### OBJECTIVE 1
Duplicate the records from the line containing "How far is the" through the end of the records, changing nothing.

### SELECTED EXCERPT
But we wanna do it in a way which the experienced users have of leveraging data and having frictionless access to the data. So we have tried to keep that balance and the architecture
[00:50:52] Unknown:
Privacera and working in the space of data governance and access control and security. I'm curious what are the most interesting or unexpected or challenging lessons that you've learned?
[00:51:02] Unknown:
I think the biggest challenge we would see is most most, when we are implementing governance, there is a, I would say, a lack of awareness among enterprise customers around their journey it takes to get governance in in terms of people, processes, and tools. And that's some of the things we always try to bring in early on when working with a customer, is to bring in how they should think about journey. It's not just about privacy. Governance is a very broad spectrum. It includes quality and metadata, and we are solving 1 aspect to it. And governance approaches need a lot of collaboration within companies between their enterprise teams and their data teams and business users to put together a structure and a mode of communication to do that. Otherwise, just buying a tool in itself will not serve the purpose of the business unless they they really think about the process and the team aspect to it, which I think the industry can do a little bit better job and industry including us right now. So we we are spending our time and energy in making sure we are educating the customers on the journey.
In some cases, a multiyear journey. You have to really think about making sure that you think about day 0, day 1, and day 2 use cases. Right? So you don't boil the ocean on day 0. Pick and choose, you know, a smaller subset of use cases. Roll that out, incrementally add more people to it, and build the program part of. And what we feel is many, many inside customers buy a governance tool, and then they just go away. And they bought a tool, and they believe the tool can solve that. With any other tool, you have to align the processes. You have to align the team and make sure all of them are aligned and thought through. And and that takes time investment as well. So that's I would say I won't say surprise, but it's something we are seeing motes many enterprises getting better. But it's still it's a lot of work to be done by the industry is to making sure we can keep educating our customers on the governance journey is sometimes a journey. It's it's not an overnight success.
You have to really think about day 0, day 1, and killer use cases that you can do upfront.

(Dataset entries)
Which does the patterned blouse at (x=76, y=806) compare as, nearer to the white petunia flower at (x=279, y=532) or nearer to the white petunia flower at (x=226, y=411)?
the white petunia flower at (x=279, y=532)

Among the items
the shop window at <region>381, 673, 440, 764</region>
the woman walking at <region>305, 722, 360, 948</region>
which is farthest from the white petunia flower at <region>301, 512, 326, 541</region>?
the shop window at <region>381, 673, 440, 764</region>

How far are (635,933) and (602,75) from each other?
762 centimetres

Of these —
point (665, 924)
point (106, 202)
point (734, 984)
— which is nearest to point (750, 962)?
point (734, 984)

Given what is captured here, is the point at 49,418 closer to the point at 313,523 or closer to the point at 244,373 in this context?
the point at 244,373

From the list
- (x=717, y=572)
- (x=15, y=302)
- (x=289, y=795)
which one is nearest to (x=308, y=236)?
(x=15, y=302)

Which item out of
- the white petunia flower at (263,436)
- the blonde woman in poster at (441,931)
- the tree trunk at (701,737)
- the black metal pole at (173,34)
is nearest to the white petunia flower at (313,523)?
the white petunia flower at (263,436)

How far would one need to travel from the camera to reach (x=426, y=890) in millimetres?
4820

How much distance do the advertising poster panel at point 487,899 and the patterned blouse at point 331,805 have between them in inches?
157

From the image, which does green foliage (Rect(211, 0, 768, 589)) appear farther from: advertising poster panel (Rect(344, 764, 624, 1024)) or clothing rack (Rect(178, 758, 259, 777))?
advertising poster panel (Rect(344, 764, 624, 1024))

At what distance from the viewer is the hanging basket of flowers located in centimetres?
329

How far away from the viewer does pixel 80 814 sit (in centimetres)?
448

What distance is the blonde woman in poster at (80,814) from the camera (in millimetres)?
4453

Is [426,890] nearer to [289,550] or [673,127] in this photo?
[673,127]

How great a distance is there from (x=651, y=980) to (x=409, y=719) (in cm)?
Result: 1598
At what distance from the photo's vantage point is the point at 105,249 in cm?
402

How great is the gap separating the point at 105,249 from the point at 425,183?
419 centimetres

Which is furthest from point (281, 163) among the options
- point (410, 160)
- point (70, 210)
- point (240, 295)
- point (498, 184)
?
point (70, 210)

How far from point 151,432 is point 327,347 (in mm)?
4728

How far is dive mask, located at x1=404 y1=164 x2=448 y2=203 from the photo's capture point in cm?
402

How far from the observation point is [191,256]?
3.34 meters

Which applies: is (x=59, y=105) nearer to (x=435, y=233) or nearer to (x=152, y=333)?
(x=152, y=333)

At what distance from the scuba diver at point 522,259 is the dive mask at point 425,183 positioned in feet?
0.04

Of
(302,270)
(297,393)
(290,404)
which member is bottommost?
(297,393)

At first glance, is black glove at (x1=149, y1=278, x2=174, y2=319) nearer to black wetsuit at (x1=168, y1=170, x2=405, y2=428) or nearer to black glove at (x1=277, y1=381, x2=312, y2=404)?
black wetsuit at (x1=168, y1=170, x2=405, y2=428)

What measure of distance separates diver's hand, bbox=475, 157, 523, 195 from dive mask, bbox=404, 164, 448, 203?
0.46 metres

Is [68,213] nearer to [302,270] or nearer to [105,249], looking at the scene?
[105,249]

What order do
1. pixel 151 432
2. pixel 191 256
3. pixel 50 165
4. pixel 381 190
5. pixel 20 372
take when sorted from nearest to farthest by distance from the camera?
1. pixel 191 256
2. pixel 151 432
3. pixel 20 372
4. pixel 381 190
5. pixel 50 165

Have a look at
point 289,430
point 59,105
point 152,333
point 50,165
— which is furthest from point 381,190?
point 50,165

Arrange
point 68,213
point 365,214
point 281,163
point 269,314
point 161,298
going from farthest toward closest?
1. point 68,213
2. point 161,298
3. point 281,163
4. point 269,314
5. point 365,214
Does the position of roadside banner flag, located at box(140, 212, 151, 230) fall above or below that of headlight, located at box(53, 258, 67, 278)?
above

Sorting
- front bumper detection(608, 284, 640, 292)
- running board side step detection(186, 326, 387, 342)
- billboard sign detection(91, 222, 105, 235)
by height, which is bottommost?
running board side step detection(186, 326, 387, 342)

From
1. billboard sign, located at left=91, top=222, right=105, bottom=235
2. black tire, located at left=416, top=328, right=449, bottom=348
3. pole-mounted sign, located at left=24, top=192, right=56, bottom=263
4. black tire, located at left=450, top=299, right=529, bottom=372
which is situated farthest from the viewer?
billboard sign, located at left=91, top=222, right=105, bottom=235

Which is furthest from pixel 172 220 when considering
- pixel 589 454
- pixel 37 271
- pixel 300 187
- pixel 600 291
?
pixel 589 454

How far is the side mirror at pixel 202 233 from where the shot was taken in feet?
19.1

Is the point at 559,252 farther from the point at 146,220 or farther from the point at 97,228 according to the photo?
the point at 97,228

### OBJECTIVE 2
Set down the data governance transcript word for word, from "But we wanna" to "that you've learned?".

### FULL RESPONSE 1
How far is the side mirror at pixel 202 233 from where the shot was taken in feet?
19.1

Is the point at 559,252 farther from the point at 146,220 or farther from the point at 97,228 according to the photo?
the point at 97,228

### FULL RESPONSE 2
But we wanna do it in a way which the experienced users have of leveraging data and having frictionless access to the data. So we have tried to keep that balance and the architecture
[00:50:52] Unknown:
Privacera and working in the space of data governance and access control and security. I'm curious what are the most interesting or unexpected or challenging lessons that you've learned?